Tentative d'assassinat Opération Walkyrie
Rastenburg (Wolfs Lair), East Prussia
Une bombe explose à 12 h 42 à quelques mètres d'Adolf Hitler, et personne ne meurt — sauf que tout le monde aurait dû mourir. C'est cette minceur du hasard qui rend l'attentat du 20 juillet 1944 à la Wolfsschanze à la fois fascinant et maddening.
Colonnel Claus von Stauffenberg, 36 ans, officier d'état-major de la Wehrmacht, n'était pas un révolutionnaire de cinéma. Il portait un bandeau sur l'œil gauche — détail que les historiens aiment, mais qui cache une vérité plus froide : il avait perdu cet œil en Afrique du Nord en 1943, et il avait perdu trois doigts de sa main gauche. Il était mutilé, ce qui le rendait encore plus déterminé. Sa mallette contenait 2 kilogrammes de plastic explosif, assez pour détruire tout ce qui se trouvait à 5 mètres de là.

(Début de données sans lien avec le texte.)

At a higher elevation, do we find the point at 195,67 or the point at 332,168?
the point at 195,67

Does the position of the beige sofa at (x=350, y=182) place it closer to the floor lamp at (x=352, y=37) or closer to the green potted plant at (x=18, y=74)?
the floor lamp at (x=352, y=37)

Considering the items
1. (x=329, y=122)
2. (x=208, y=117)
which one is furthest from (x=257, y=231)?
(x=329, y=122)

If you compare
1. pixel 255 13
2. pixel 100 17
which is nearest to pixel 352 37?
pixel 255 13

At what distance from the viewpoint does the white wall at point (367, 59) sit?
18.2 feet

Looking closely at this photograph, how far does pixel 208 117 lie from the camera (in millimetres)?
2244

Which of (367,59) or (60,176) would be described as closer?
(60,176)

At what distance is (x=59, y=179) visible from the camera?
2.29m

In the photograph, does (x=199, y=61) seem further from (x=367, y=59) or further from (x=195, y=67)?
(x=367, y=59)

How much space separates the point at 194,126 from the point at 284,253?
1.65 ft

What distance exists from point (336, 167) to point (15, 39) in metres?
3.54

Le Wolfsschanze n'était pas une cible facile. Le repaire de Hitler en Prusse-Orientale, à 650 kilomètres de Berlin, était entouré de trois cercles de barbelés et gardé par 3 000 soldats. Les visiteurs devaient franchir 4 points de contrôle. Stauffenberg, lui, avait l'accès. Il était invité à une réunion de 13 h 15 avec Hitler et 20 autres officiers dans une baraque en bois — le bâtiment 13C, construit en 1940, avec des murs en pin massif mais pas de structure en béton pour l'étage inférieur.
Il posa sa mallette sous la table de conférence, à 1 mètre seulement de Hitler. Puis il quitta la pièce pour prendre un appel téléphonique. L'explosion fut colossal. Elle tua 4 personnes sur place. L'une d'elles était le général Brandt, 54 ans, qui s'était assis directement à côté de la bombe. Mais Hitler ? Il se tenait debout de l'autre côté de la table massive en bois massif.
Voilà le détail qui change tout : le bois. Si la réunion s'était déroulée dans le bunker souterrain prévu initialement — une structure en béton armé de 60 centimètres d'épaisseur — l'explosion aurait anéanti tout le monde, sans exception. Mais ce jour-là, le 20 juillet, Hitler avait changé ses plans de dernière minute. Il voulait rester en surface parce qu'il attendait l'arrivée de Benito Mussolini, et il trouvait que le bunker était trop froid, à 15 degrés Celsius, même en plein été.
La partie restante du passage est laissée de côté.